Para ser un conductor defensivo se deben conjugar dos tópicos primordiales, aptitud y actitud. Las aptitudes son aquellas que demuestra el conductor por su habilidad, precisión en las maniobras y rápidos reflejos. Las actitudes se relacionan con la forma de comportarse, es decir, cómo la persona decide ser en el tránsito, identificarse con la seguridad o con el riesgo permanente.

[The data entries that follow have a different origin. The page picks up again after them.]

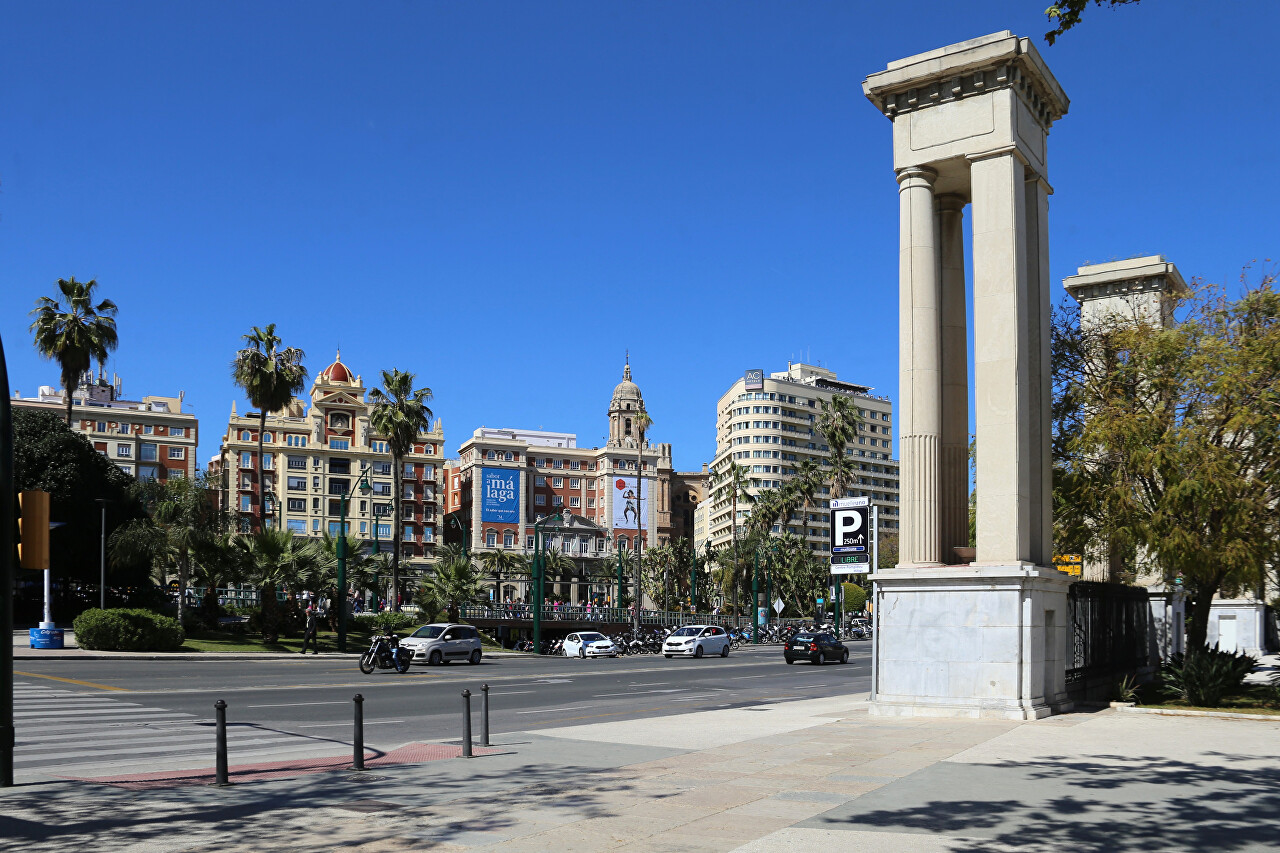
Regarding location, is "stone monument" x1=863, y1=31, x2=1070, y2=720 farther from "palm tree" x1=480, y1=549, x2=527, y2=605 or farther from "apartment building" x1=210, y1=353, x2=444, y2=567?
"apartment building" x1=210, y1=353, x2=444, y2=567

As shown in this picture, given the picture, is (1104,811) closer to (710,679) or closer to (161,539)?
(710,679)

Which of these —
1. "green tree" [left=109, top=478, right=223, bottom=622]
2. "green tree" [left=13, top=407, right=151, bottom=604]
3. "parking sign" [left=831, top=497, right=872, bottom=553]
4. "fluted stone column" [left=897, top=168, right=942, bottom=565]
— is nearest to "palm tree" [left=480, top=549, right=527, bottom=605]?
"green tree" [left=13, top=407, right=151, bottom=604]

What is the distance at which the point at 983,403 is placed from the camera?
799 inches

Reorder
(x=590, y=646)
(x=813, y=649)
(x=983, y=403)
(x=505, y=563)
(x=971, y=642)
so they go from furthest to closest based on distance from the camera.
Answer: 1. (x=505, y=563)
2. (x=590, y=646)
3. (x=813, y=649)
4. (x=983, y=403)
5. (x=971, y=642)

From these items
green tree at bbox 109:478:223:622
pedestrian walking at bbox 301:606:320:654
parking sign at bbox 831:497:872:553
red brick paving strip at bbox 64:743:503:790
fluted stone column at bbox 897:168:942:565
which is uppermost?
fluted stone column at bbox 897:168:942:565

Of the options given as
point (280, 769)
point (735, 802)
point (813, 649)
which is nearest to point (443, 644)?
point (813, 649)

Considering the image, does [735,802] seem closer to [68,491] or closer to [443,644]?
[443,644]

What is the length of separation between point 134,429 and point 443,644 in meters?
104

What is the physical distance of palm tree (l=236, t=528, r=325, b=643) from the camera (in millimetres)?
48656

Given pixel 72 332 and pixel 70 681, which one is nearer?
pixel 70 681

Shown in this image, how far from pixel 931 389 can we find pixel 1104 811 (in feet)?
38.5

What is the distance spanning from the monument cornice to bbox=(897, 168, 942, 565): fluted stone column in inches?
59.1

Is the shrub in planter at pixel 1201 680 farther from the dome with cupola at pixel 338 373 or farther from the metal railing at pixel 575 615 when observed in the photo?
the dome with cupola at pixel 338 373

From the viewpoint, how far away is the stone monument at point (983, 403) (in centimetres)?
1928
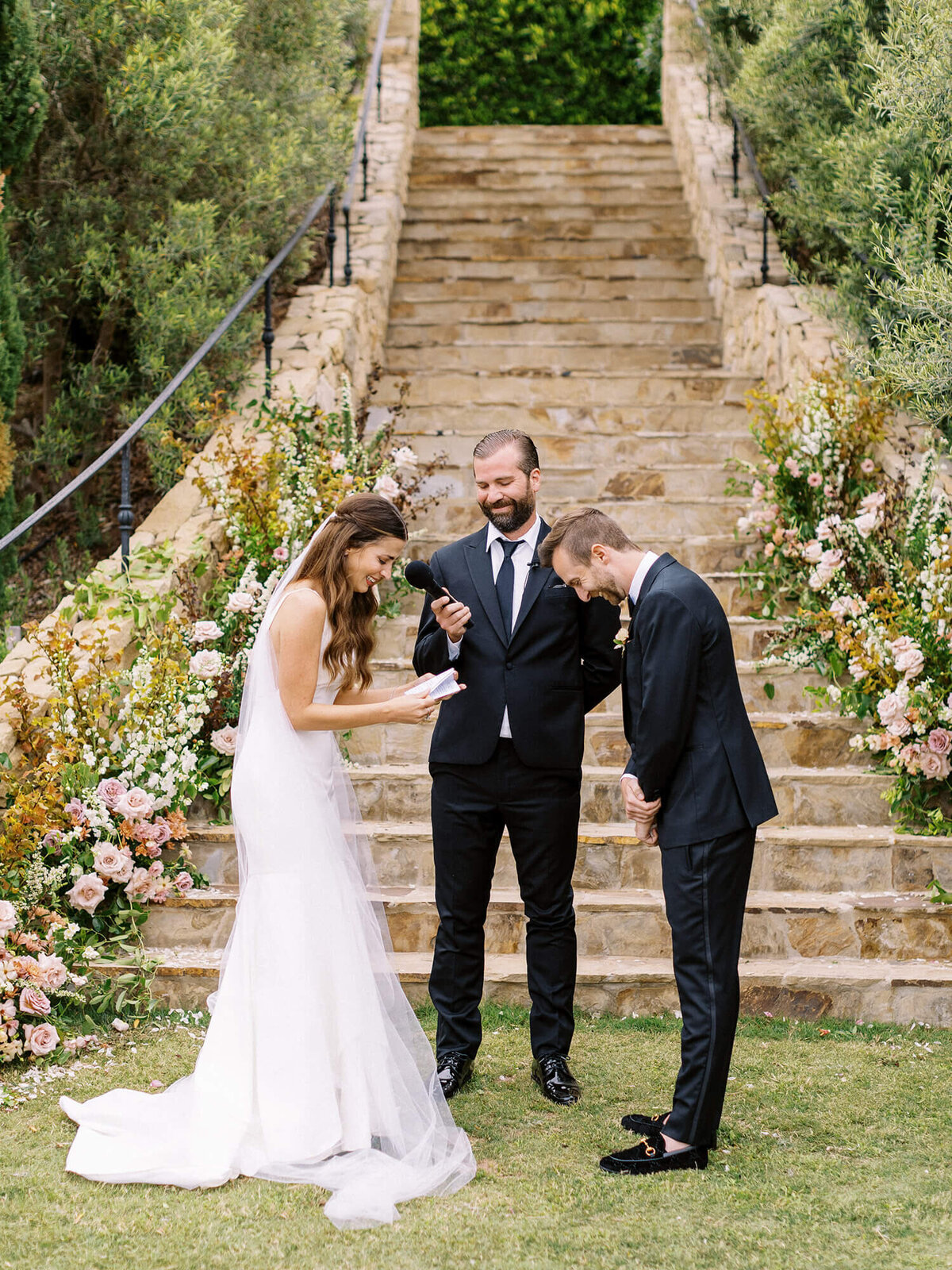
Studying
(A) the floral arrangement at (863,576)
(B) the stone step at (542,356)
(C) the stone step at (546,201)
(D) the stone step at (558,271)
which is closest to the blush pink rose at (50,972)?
(A) the floral arrangement at (863,576)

Hay conductores que a pesar de tener aptitudes privilegiadas (gran habilidad en el manejo) por el exceso de confianza subestiman el peligro y se convierten en un automovilista riesgoso.
La técnica del manejo defensivo se resume en tres puntos fundamentales:

• Explorar los potenciales peligros que le puede ofrecer el tránsito en los próximos instantes, es decir, no dejarse sorprender por situaciones que eran previsibles.
• Planear cuál sería la maniobra evasiva (frenar, cambiar de carril, etc) en el caso que el peligro percibido se concrete.
• Actuar correctamente y a tiempo.

Si cada conductor actuara razonablemente, no en forma instintiva como la mayoría lo hace, el tránsito sería más ordenado, existiría menos impaciencia y agresión en las calles y consecuentemente menos víctimas en accidentes de tránsito.
“SI BEBES NO MANEJES” “USA LA CABEZA, PONETE CASCO” “RECORDA QUE LAS VACACIONES COMIENZAN CUANDO CERRAS LAS PUERTAS DE TU CASA” “USA EL CINTURÓN DE SEGURIDAD” “LOS NIÑOS MENORES DE 10 AÑOS, DEBEN VIAJAR EN EL ASIENTO DE ATRÁS” "LAS LUCES BAJAS PERMANENTEMENTE ENCENDIDAS".